Learn to be a Hatred-Countering Upstander
Officials for the new Dallas Holocaust and Human Rights Museum want visitors to imagine a future where the world is full of “upstanders,” people who stand up against hatred and bigotry.
“At a time when our country is being attacked from within by domestic terrorists acting on hatred and racist ideology, our mission at the new Dallas Holocaust and Human Rights Museum is not only timely but critically needed,” museum president and CEO Mary Pat Higgins said.
According to the latest hate crime report by the FBI, hate crimes across the U.S. rose 17% from 2016 to 2017, with the majority of victims targeted due to their race, religion, and sexual orientation. Hate crimes in Texas have seen a similar rise, with DPS reporting a 6.7% increase between 2016 and 2017.
To counter those attitudes, museum designers used a combination of exhibits and the architecture to tell the stories of genocide survivors.
Architects used copper because the outer layer corrodes to protect the inner layer, symbolizing how survivors have chosen to remain resilient and hopeful despite the injustices they’ve suffered.
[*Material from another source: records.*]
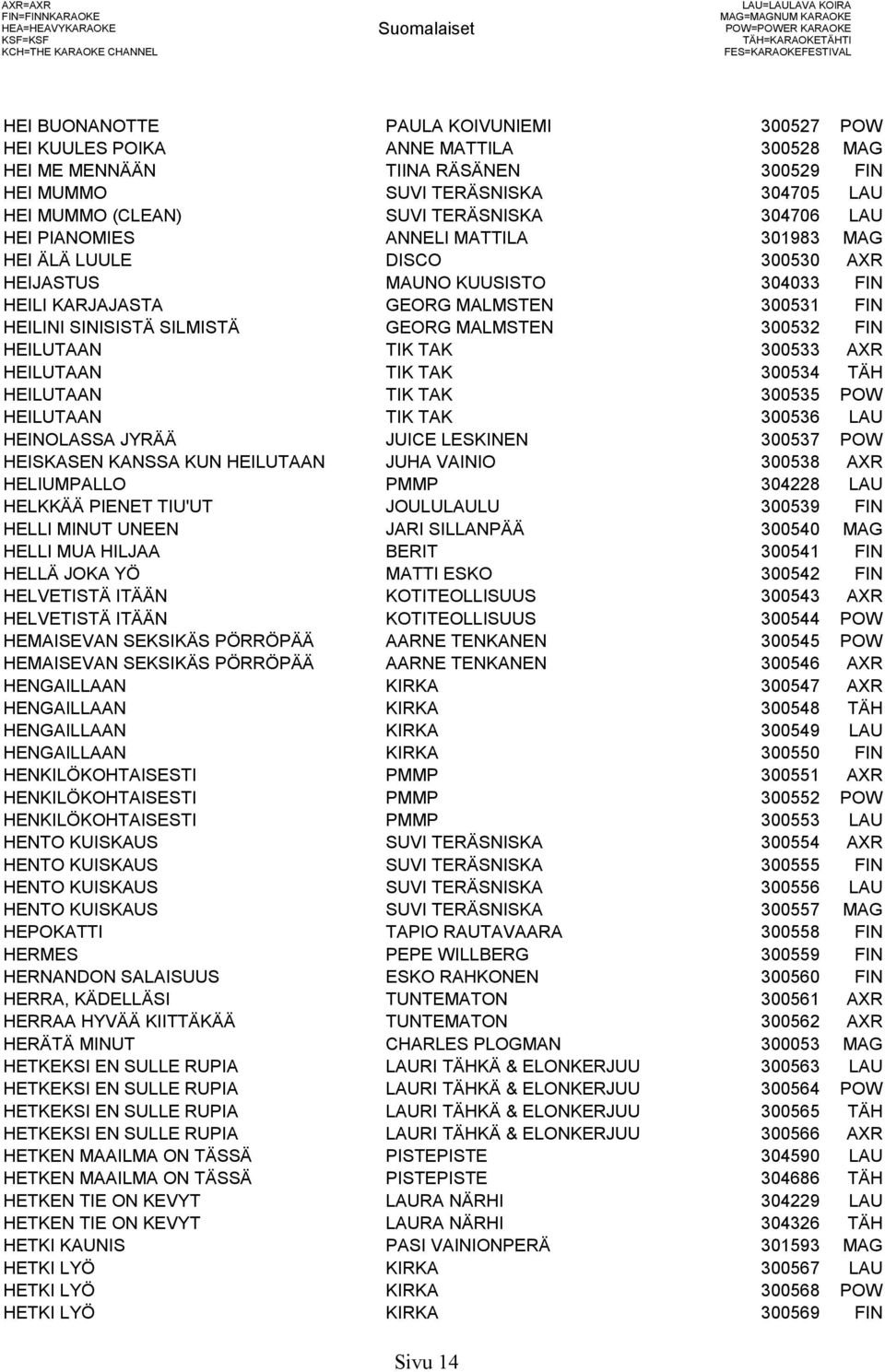 AXR=AXR
FIN=FINNKARAOKE
HEA=HEAVYKARAOKE
KSF=KSF
KCH=THE KARAOKE CHANNEL

Suomalaiset

LAU=LAULAVA KOIRA
MAG=MAGNUM KARAOKE
POW=POWER KARAOKE
TÄH=KARAOKETÄHTI
FES=KARAOKEFESTIVAL

| | | | |
|---|---|---|---|
| HEI BUONANOTTE | PAULA KOIVUNIEMI | 300527 | POW |
| HEI KUULES POIKA | ANNE MATTILA | 300528 | MAG |
| HEI ME MENNÄÄN | TIINA RÄSÄNEN | 300529 | FIN |
| HEI MUMMO | SUVI TERÄSNISKA | 304705 | LAU |
| HEI MUMMO (CLEAN) | SUVI TERÄSNISKA | 304706 | LAU |
| HEI PIANOMIES | ANNELI MATTILA | 301983 | MAG |
| HEI ÄLÄ LUULE | DISCO | 300530 | AXR |
| HEIJASTUS | MAUNO KUUSISTO | 304033 | FIN |
| HEILI KARJAJASTA | GEORG MALMSTEN | 300531 | FIN |
| HEILINI SINISISTÄ SILMISTÄ | GEORG MALMSTEN | 300532 | FIN |
| HEILUTAAN | TIK TAK | 300533 | AXR |
| HEILUTAAN | TIK TAK | 300534 | TÄH |
| HEILUTAAN | TIK TAK | 300535 | POW |
| HEILUTAAN | TIK TAK | 300536 | LAU |
| HEINOLASSA JYRÄÄ | JUICE LESKINEN | 300537 | POW |
| HEISKASEN KANSSA KUN HEILUTAAN | JUHA VAINIO | 300538 | AXR |
| HELIUMPALLO | PMMP | 304228 | LAU |
| HELKKÄÄ PIENET TIU'UT | JOULULAULU | 300539 | FIN |
| HELLI MINUT UNEEN | JARI SILLANPÄÄ | 300540 | MAG |
| HELLI MUA HILJAA | BERIT | 300541 | FIN |
| HELLÄ JOKA YÖ | MATTI ESKO | 300542 | FIN |
| HELVETISTÄ ITÄÄN | KOTITEOLLISUUS | 300543 | AXR |
| HELVETISTÄ ITÄÄN | KOTITEOLLISUUS | 300544 | POW |
| HEMAISEVAN SEKSIKÄS PÖRRÖPÄÄ | AARNE TENKANEN | 300545 | POW |
| HEMAISEVAN SEKSIKÄS PÖRRÖPÄÄ | AARNE TENKANEN | 300546 | AXR |
| HENGAILLAAN | KIRKA | 300547 | AXR |
| HENGAILLAAN | KIRKA | 300548 | TÄH |
| HENGAILLAAN | KIRKA | 300549 | LAU |
| HENGAILLAAN | KIRKA | 300550 | FIN |
| HENKILÖKOHTAISESTI | PMMP | 300551 | AXR |
| HENKILÖKOHTAISESTI | PMMP | 300552 | POW |
| HENKILÖKOHTAISESTI | PMMP | 300553 | LAU |
| HENTO KUISKAUS | SUVI TERÄSNISKA | 300554 | AXR |
| HENTO KUISKAUS | SUVI TERÄSNISKA | 300555 | FIN |
| HENTO KUISKAUS | SUVI TERÄSNISKA | 300556 | LAU |
| HENTO KUISKAUS | SUVI TERÄSNISKA | 300557 | MAG |
| HEPOKATTI | TAPIO RAUTAVAARA | 300558 | FIN |
| HERMES | PEPE WILLBERG | 300559 | FIN |
| HERNANDON SALAISUUS | ESKO RAHKONEN | 300560 | FIN |
| HERRA, KÄDELLÄSI | TUNTEMATON | 300561 | AXR |
| HERRAA HYVÄÄ KIITTÄKÄÄ | TUNTEMATON | 300562 | AXR |
| HERÄTÄ MINUT | CHARLES PLOGMAN | 300053 | MAG |
| HETKEKSI EN SULLE RUPIA | LAURI TÄHKÄ & ELONKERJUU | 300563 | LAU |
| HETKEKSI EN SULLE RUPIA | LAURI TÄHKÄ & ELONKERJUU | 300564 | POW |
| HETKEKSI EN SULLE RUPIA | LAURI TÄHKÄ & ELONKERJUU | 300565 | TÄH |
| HETKEKSI EN SULLE RUPIA | LAURI TÄHKÄ & ELONKERJUU | 300566 | AXR |
| HETKEN MAAILMA ON TÄSSÄ | PISTEPISTE | 304590 | LAU |
| HETKEN MAAILMA ON TÄSSÄ | PISTEPISTE | 304686 | TÄH |
| HETKEN TIE ON KEVYT | LAURA NÄRHI | 304229 | LAU |
| HETKEN TIE ON KEVYT | LAURA NÄRHI | 304326 | TÄH |
| HETKI KAUNIS | PASI VAINIONPERÄ | 301593 | MAG |
| HETKI LYÖ | KIRKA | 300567 | LAU |
| HETKI LYÖ | KIRKA | 300568 | POW |
| HETKI LYÖ | KIRKA | 300569 | FIN |

Sivu 14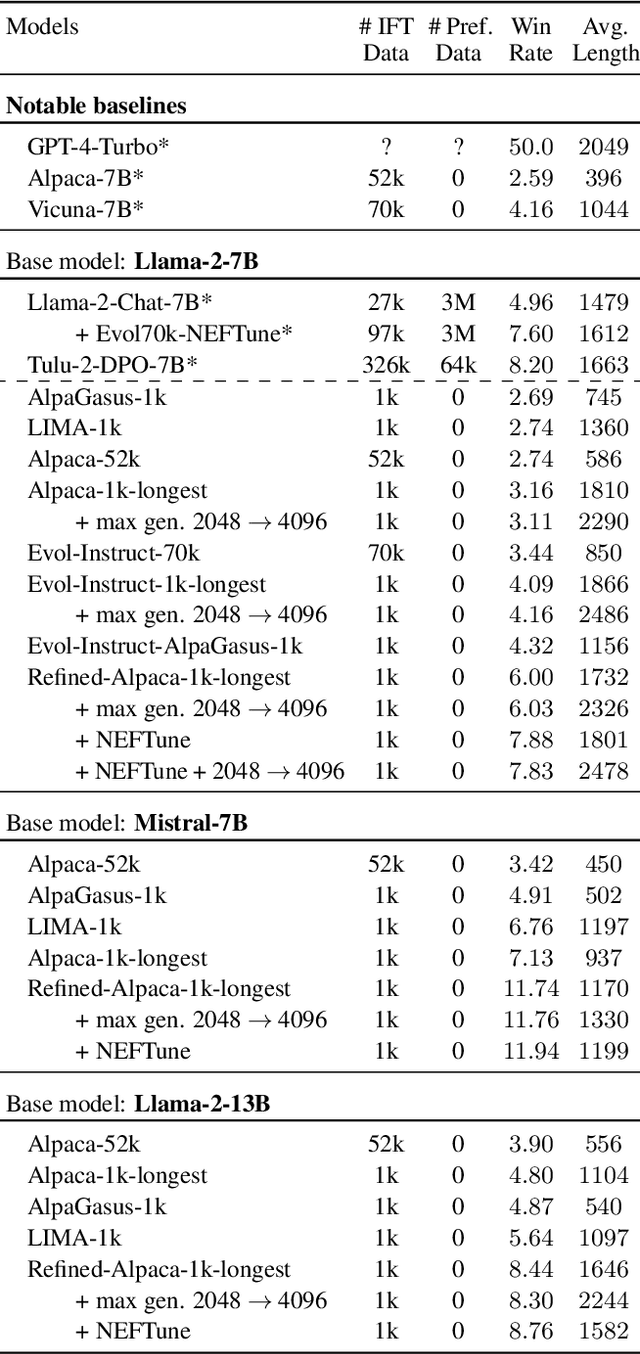 | Models | # IFT Data | # Pref. Data | Win Rate | Avg. Length |
|---|---|---|---|---|
| **Notable baselines** | | | | |
| GPT-4-Turbo* | ? | ? | 50.0 | 2049 |
| Alpaca-7B* | 52k | 0 | 2.59 | 396 |
| Vicuna-7B* | 70k | 0 | 4.16 | 1044 |
| Base model: **Llama-2-7B** | | | | |
| Llama-2-Chat-7B* | 27k | 3M | 4.96 | 1479 |
| + Evol70k-NEFTune* | 97k | 3M | 7.60 | 1612 |
| Tulu-2-DPO-7B* | 326k | 64k | 8.20 | 1663 |
| AlpaGasus-1k | 1k | 0 | 2.69 | 745 |
| LIMA-1k | 1k | 0 | 2.74 | 1360 |
| Alpaca-52k | 52k | 0 | 2.74 | 586 |
| Alpaca-1k-longest | 1k | 0 | 3.16 | 1810 |
| + max gen. 2048 $\rightarrow$ 4096 | 1k | 0 | 3.11 | 2290 |
| Evol-Instruct-70k | 70k | 0 | 3.44 | 850 |
| Evol-Instruct-1k-longest | 1k | 0 | 4.09 | 1866 |
| + max gen. 2048 $\rightarrow$ 4096 | 1k | 0 | 4.16 | 2486 |
| Evol-Instruct-AlpaGasus-1k | 1k | 0 | 4.32 | 1156 |
| Refined-Alpaca-1k-longest | 1k | 0 | 6.00 | 1732 |
| + max gen. 2048 $\rightarrow$ 4096 | 1k | 0 | 6.03 | 2326 |
| + NEFTune | 1k | 0 | 7.88 | 1801 |
| + NEFTune + 2048 $\rightarrow$ 4096 | 1k | 0 | 7.83 | 2478 |
| Base model: **Mistral-7B** | | | | |
| Alpaca-52k | 52k | 0 | 3.42 | 450 |
| AlpaGasus-1k | 1k | 0 | 4.91 | 502 |
| LIMA-1k | 1k | 0 | 6.76 | 1197 |
| Alpaca-1k-longest | 1k | 0 | 7.13 | 937 |
| Refined-Alpaca-1k-longest | 1k | 0 | 11.74 | 1170 |
| + max gen. 2048 $\rightarrow$ 4096 | 1k | 0 | 11.76 | 1330 |
| + NEFTune | 1k | 0 | 11.94 | 1199 |
| Base model: **Llama-2-13B** | | | | |
| Alpaca-52k | 52k | 0 | 3.90 | 556 |
| Alpaca-1k-longest | 1k | 0 | 4.80 | 1104 |
| AlpaGasus-1k | 1k | 0 | 4.87 | 540 |
| LIMA-1k | 1k | 0 | 5.64 | 1097 |
| Refined-Alpaca-1k-longest | 1k | 0 | 8.44 | 1646 |
| + max gen. 2048 $\rightarrow$ 4096 | 1k | 0 | 8.30 | 2244 |
| + NEFTune | 1k | 0 | 8.76 | 1582 |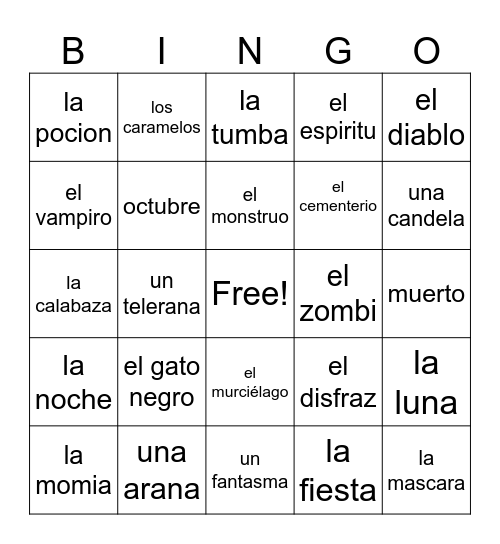 | B | I | N | G | O |
|---|---|---|---|---|
| la pocion | los caramelos | la tumba | el espiritu | el diablo |
| el vampiro | octubre | el monstruo | el cementerio | una candela |
| la calabaza | un telerana | Free! | el zombi | muerto |
| la noche | el gato negro | el murciélago | el disfraz | la luna |
| la momia | una arana | un fantasma | la fiesta | la mascara |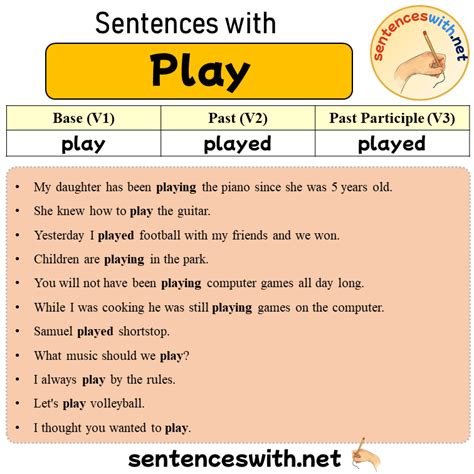 Sentences with

Play

sentenceswith.net

| Base (V1) | Past (V2) | Past Participle (V3) |
|---|---|---|
| play | played | played |

• My daughter has been playing the piano since she was 5 years old.
• She knew how to play the guitar.
• Yesterday I played football with my friends and we won.
• Children are playing in the park.
• You will not have been playing computer games all day long.
• While I was cooking he was still playing games on the computer.
• Samuel played shortstop.
• What music should we play?
• I always play by the rules.
• Let's play volleyball.
• I thought you wanted to play.

sentenceswith.net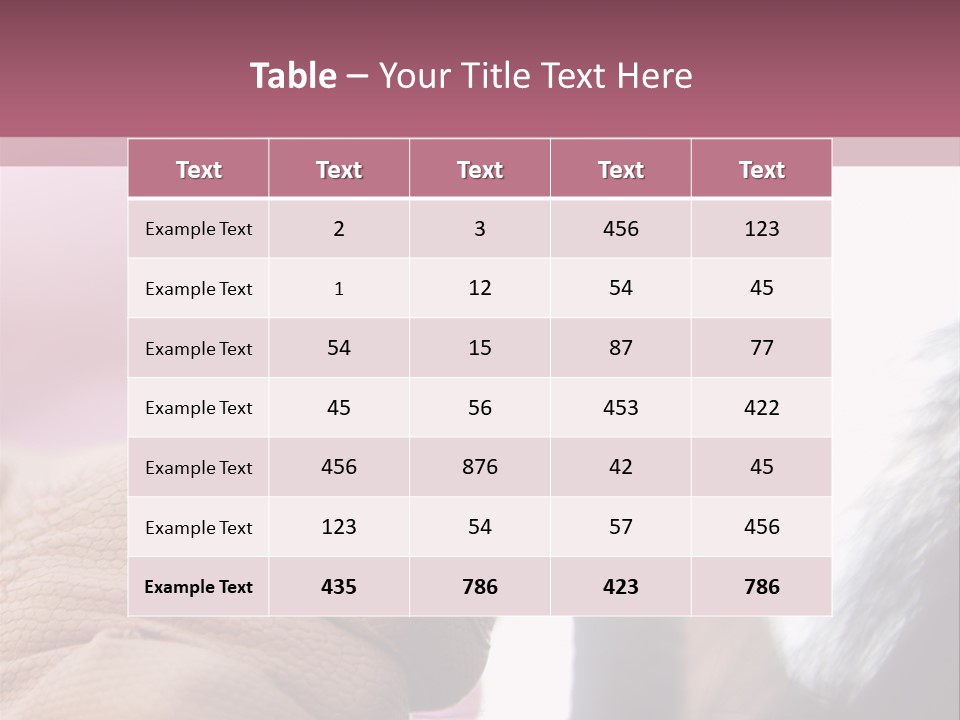 Table – Your Title Text Here

| Text | Text | Text | Text | Text |
|---|---|---|---|---|
| Example Text | 2 | 3 | 456 | 123 |
| Example Text | 1 | 12 | 54 | 45 |
| Example Text | 54 | 15 | 87 | 77 |
| Example Text | 45 | 56 | 453 | 422 |
| Example Text | 456 | 876 | 42 | 45 |
| Example Text | 123 | 54 | 57 | 456 |
| Example Text | 435 | 786 | 423 | 786 |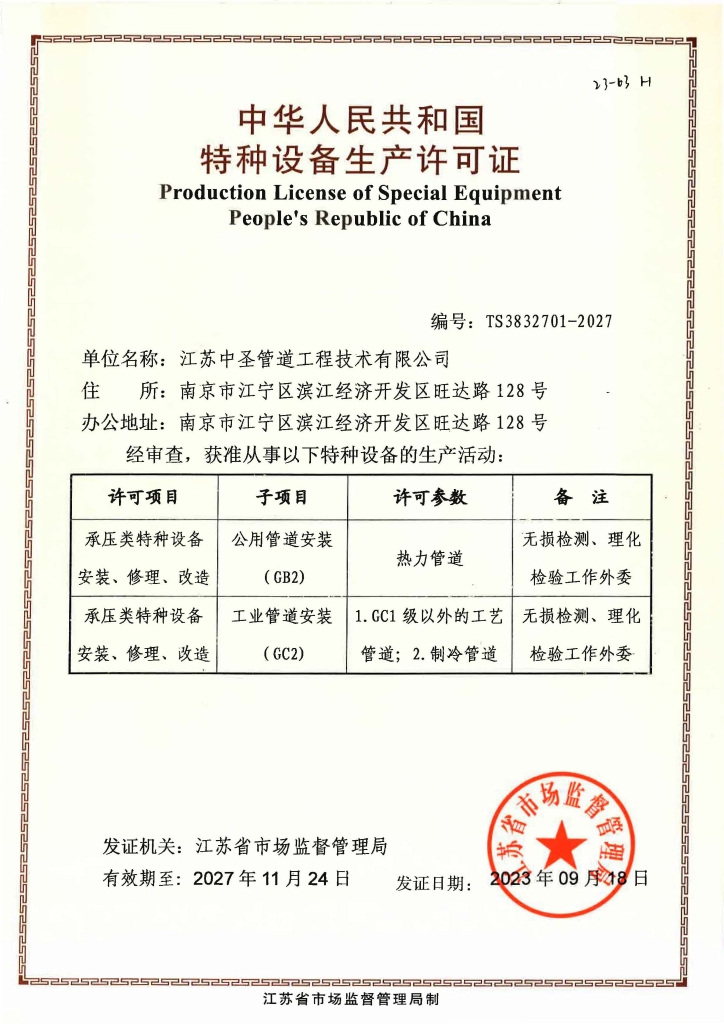 23-03 H

中华人民共和国
特种设备生产许可证
Production License of Special Equipment
People's Republic of China

编号：TS3832701-2027

单位名称：江苏中圣管道工程技术有限公司
住　　所：南京市江宁区滨江经济开发区旺达路128号
办公地址：南京市江宁区滨江经济开发区旺达路128号
经审查，获准从事以下特种设备的生产活动：

| 许可项目 | 子项目 | 许可参数 | 备　注 |
|---|---|---|---|
| 承压类特种设备安装、修理、改造 | 公用管道安装（GB2） | 热力管道 | 无损检测、理化检验工作外委 |
| 承压类特种设备安装、修理、改造 | 工业管道安装（GC2） | 1.GC1级以外的工艺管道；2.制冷管道 | 无损检测、理化检验工作外委 |

发证机关：江苏省市场监督管理局
有效期至：2027年11月24日　　发证日期：2023年09月18日

江苏省市场监督管理局

江苏省市场监督管理局制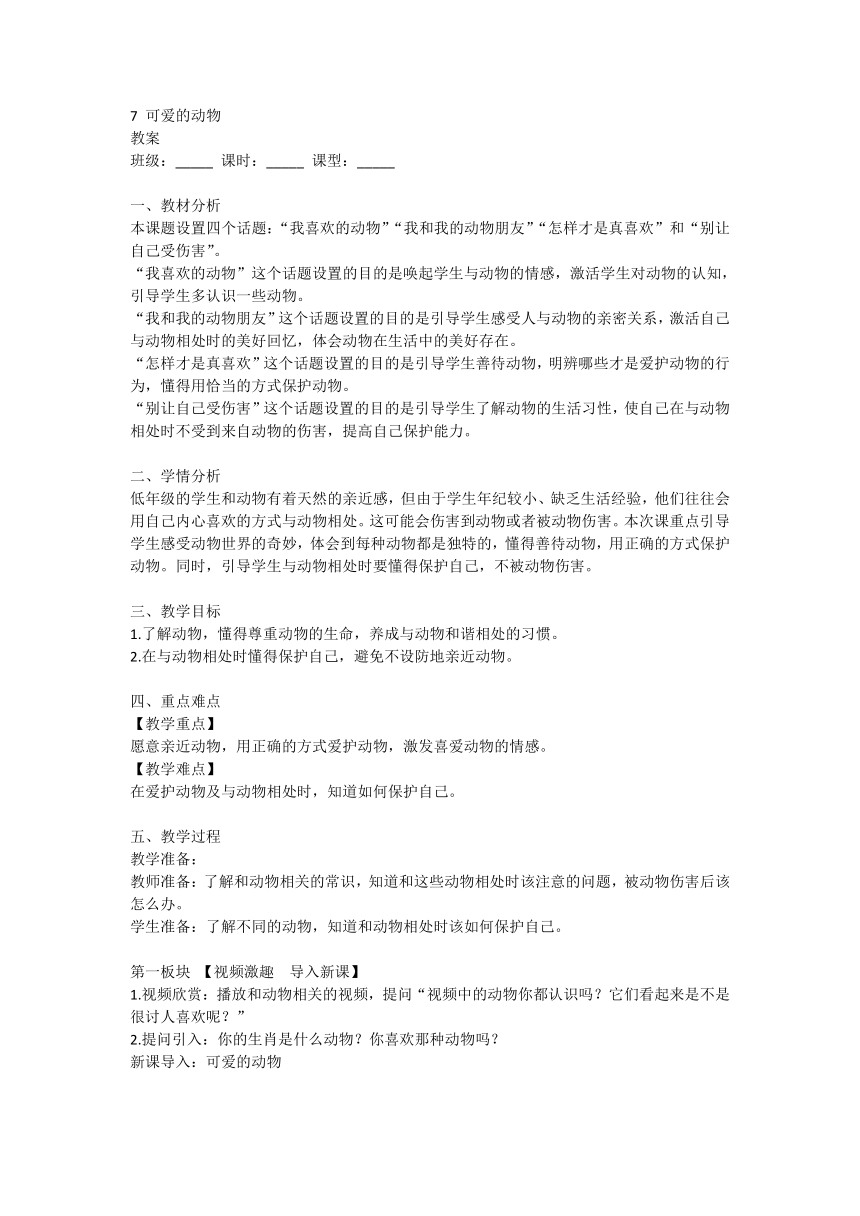 7 可爱的动物
教案
班级：_____ 课时：_____ 课型：_____

一、教材分析
本课题设置四个话题：“我喜欢的动物”“我和我的动物朋友”“怎样才是真喜欢”和“别让自己受伤害”。
“我喜欢的动物”这个话题设置的目的是唤起学生与动物的情感，激活学生对动物的认知，引导学生多认识一些动物。
“我和我的动物朋友”这个话题设置的目的是引导学生感受人与动物的亲密关系，激活自己与动物相处时的美好回忆，体会动物在生活中的美好存在。
“怎样才是真喜欢”这个话题设置的目的是引导学生善待动物，明辨哪些才是爱护动物的行为，懂得用恰当的方式保护动物。
“别让自己受伤害”这个话题设置的目的是引导学生了解动物的生活习性，使自己在与动物相处时不受到来自动物的伤害，提高自己保护能力。

二、学情分析
低年级的学生和动物有着天然的亲近感，但由于学生年纪较小、缺乏生活经验，他们往往会用自己内心喜欢的方式与动物相处。这可能会伤害到动物或者被动物伤害。本次课重点引导学生感受动物世界的奇妙，体会到每种动物都是独特的，懂得善待动物，用正确的方式保护动物。同时，引导学生与动物相处时要懂得保护自己，不被动物伤害。

三、教学目标
1.了解动物，懂得尊重动物的生命，养成与动物和谐相处的习惯。
2.在与动物相处时懂得保护自己，避免不设防地亲近动物。

四、重点难点
【教学重点】
愿意亲近动物，用正确的方式爱护动物，激发喜爱动物的情感。
【教学难点】
在爱护动物及与动物相处时，知道如何保护自己。

五、教学过程
教学准备：
教师准备：了解和动物相关的常识，知道和这些动物相处时该注意的问题，被动物伤害后该怎么办。
学生准备：了解不同的动物，知道和动物相处时该如何保护自己。

第一板块 【视频激趣 导入新课】
1.视频欣赏：播放和动物相关的视频，提问“视频中的动物你都认识吗？它们看起来是不是很讨人喜欢呢？”
2.提问引入：你的生肖是什么动物？你喜欢那种动物吗？
新课导入：可爱的动物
Dallas Holocaust survivor Max Glauben compares the opening of the new museum to a 40-year-seed finally taking root.
A project that started as a small museum in the basement of the Jewish Community Center has become a landmark featuring a hologram of Glauben. His image responds to visitors in the Dimensions of Testimony eater and shares stories of his Holocaust experiences.
“There isn’t a person in this world that cannot come into this museum, their children, their grandchildren, their great, great-grandchildren, God knows for how long,” he said, “And ask a question.”
Glauben survived the Warsaw Ghetto during the Nazi invasion of Poland. He survived becoming an orphan by age 13 and imprisonment at five different concentration camps. At 91, Glauben is one of the few remaining Holocaust survivors in Dallas.
Glauben likens hatred to dough. “You take a little piece, and you put it in the refrigerator, and overnight, it becomes a big bunch of dough,” he said.
Ending this growing hatred, Glauben said, is as simple as “choosing the goodness in you.”
Individuals possess whatever it takes to be a good human being, an upstander, he said.
In a world where people are persecuted because of their religion, education can lead to positive change, Glauben said.
The ultimate goal, museum officials say, is to teach 100,000 student visitors annually how to be up-standers.
Dallas Mayor Eric Johnson, who was present at the recent museum opening along with Gov. Greg Abbott, embraced that goal.
“My dream for Dallas is that we will be a city of upstanders,” Johnson said.